This is where a lot of that "great cast" I mentioned comes in.  There's Bruce, of course--one of my favorite actors--supported by guys like Will Patton (THE POSTMAN), Steve Buscemi (FARGO, CON AIR), Michael Clarke Duncan (THE GREEN MILE), Owen Wilson (THE WEDDING CRASHERS), and Ben Affleck.  Ben Affleck? 

Okay, they're not all "great", exactly.  But Ben does a pretty good job as Harry's irresponsible protege', A.J., who gets Harry's dander up by falling in love with his daughter Grace (the ever-popular Liv Tyler).  Harry don't want his li'l girl marryin' no roughneck, so A.J. must prove himself worthy, which he eventually does, of course. 

And then there's Billy Bob Thornton (SLING BLADE) as Dan Truman, the NASA head honcho who coordinates the mission, Jason Isaacs (SOLDIER) as NASA's Mr. Wizard, William Fichtner (CONTACT, THE DARK KNIGHT) as shuttle pilot  Colonel Sharp, Keith David (JOHN CARPENTER'S THE THING) as a military officer who is skeptical of the mission's success, and Peter Stormare (FARGO) as Lev, a cosmonaut who ends up on the mission when the Russian space station he's been stuck on for months explodes while the shuttles are refueling.  Like I said, this is one awesome cast.  And Ben Affleck.
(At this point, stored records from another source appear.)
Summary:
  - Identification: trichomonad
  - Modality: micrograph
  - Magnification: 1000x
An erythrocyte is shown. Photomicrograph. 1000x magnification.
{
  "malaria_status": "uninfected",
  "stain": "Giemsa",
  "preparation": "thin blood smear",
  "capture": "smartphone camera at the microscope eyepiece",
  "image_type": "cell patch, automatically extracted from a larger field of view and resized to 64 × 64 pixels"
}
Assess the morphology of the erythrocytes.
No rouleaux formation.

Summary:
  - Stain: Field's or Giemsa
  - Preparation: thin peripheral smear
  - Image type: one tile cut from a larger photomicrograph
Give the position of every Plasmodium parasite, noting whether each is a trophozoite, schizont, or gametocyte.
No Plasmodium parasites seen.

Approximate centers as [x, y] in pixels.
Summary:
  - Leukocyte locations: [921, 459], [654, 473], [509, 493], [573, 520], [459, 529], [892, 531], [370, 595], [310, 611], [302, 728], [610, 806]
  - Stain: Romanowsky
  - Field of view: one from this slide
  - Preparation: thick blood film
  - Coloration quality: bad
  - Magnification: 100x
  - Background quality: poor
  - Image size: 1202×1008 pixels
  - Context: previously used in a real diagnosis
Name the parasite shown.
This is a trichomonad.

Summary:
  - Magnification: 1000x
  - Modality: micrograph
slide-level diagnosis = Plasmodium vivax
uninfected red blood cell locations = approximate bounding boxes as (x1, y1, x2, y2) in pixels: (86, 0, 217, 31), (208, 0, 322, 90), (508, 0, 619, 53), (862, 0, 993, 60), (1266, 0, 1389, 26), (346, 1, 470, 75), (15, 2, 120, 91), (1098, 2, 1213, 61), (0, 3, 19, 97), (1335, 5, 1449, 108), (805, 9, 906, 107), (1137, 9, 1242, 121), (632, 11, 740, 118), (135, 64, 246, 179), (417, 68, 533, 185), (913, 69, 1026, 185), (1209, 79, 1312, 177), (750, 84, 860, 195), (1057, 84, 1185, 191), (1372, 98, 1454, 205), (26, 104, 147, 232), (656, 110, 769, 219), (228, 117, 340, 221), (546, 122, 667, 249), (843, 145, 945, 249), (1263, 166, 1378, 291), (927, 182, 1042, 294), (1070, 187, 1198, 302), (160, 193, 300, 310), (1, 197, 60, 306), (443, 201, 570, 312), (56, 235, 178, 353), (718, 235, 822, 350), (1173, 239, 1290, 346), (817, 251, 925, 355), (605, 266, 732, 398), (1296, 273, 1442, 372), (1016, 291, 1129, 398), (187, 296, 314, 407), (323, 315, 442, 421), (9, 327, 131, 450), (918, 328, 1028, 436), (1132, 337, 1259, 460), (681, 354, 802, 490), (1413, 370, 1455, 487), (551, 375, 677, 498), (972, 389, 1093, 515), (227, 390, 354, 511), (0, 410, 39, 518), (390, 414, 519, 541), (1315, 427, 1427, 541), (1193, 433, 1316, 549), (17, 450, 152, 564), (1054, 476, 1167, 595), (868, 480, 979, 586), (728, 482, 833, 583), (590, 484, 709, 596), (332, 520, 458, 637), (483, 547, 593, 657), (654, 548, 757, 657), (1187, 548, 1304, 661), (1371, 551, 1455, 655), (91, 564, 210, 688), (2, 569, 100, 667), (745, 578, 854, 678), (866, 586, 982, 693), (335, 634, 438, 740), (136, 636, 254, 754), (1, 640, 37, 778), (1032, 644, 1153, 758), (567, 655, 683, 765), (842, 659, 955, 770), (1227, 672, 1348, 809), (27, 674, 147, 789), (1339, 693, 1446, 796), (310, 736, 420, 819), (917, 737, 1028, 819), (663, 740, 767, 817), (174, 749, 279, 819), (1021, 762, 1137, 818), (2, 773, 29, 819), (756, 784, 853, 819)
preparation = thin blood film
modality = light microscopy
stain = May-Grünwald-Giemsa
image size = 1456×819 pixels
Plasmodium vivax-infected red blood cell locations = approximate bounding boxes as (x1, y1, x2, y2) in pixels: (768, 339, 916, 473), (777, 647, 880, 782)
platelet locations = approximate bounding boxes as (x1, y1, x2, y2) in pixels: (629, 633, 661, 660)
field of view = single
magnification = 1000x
The special effects are awesome as well.  The initial shuttle explosion and meteor shower on New York city get the movie off to an explosion-packed start, despite a few instances of hinky CGI.  Most of the other CGI is well done, but there's also a lot of great model work for us more old-fashioned sci-fi fans to enjoy.  The comparatively simple act of refueling the shuttles at the Russian space station results in a tense, SPFX-laden sequence where a lot of stuff blows up real good. 

The shots of the asteroid are often striking, especially in one incredible sequence where the two shuttles are slingshotting around the moon to gain speed and circle around behind the huge rock, and then head straight into a dense hail of debris in the asteroid's trail.  This is the highlight of the movie for me, and, as the old trailers used to proclaim, it's "thrill-packed." 

Once the shuttles have landed (one not quite as successfully as the other), the drillers encounter a variety of hazardous and hostile conditions that hamper their progress and threaten to derail their mission.  Several of our favorite characters get killed.  At one point, the effort to drill a hole deep enough for the bomb looks so hopeless that the military decides to remote-detonate it on the surface, which would not only have no effect on the asteroid, but would also seriously vaporize our heroes. 


And as the clock ticks down to the final deadline for averting global destruction, one of the main characters must make the ultimate sacrifice.  Who will it be?  Will Bruce die hard?  Will GIGLI fans be devastated?  Will Steve Buscemi no longer be "the sexiest man alive"? 

Anyway, I love this stuff.  I don't care if it's scientifically-inaccurate, lowbrow, sappy, or cheesy.  (It's all of those things, and more.)  Michael Bay, one of the most hated directors on the planet, has never made an action movie that I didn't find entertaining in some way.  If I have to put my mind on hold to enjoy THE ROCK, I'll do it (I like putting my mind on hold now and then).  If I have to wade through a crappy love story to get to the mind-boggling action sequences in PEARL HARBOR, fine. 

And if I have to fast-forward through any part of ARMAGEDDON that features an Aerosmith ballad or most of the cast singing a brain-frying rendition of "Leavin' On A Jet Plane", that's okay, too.  It's worth it to enjoy this much pure, unadulterated entertainment that is filled with so many of my favorite actors.  And Ben Affleck.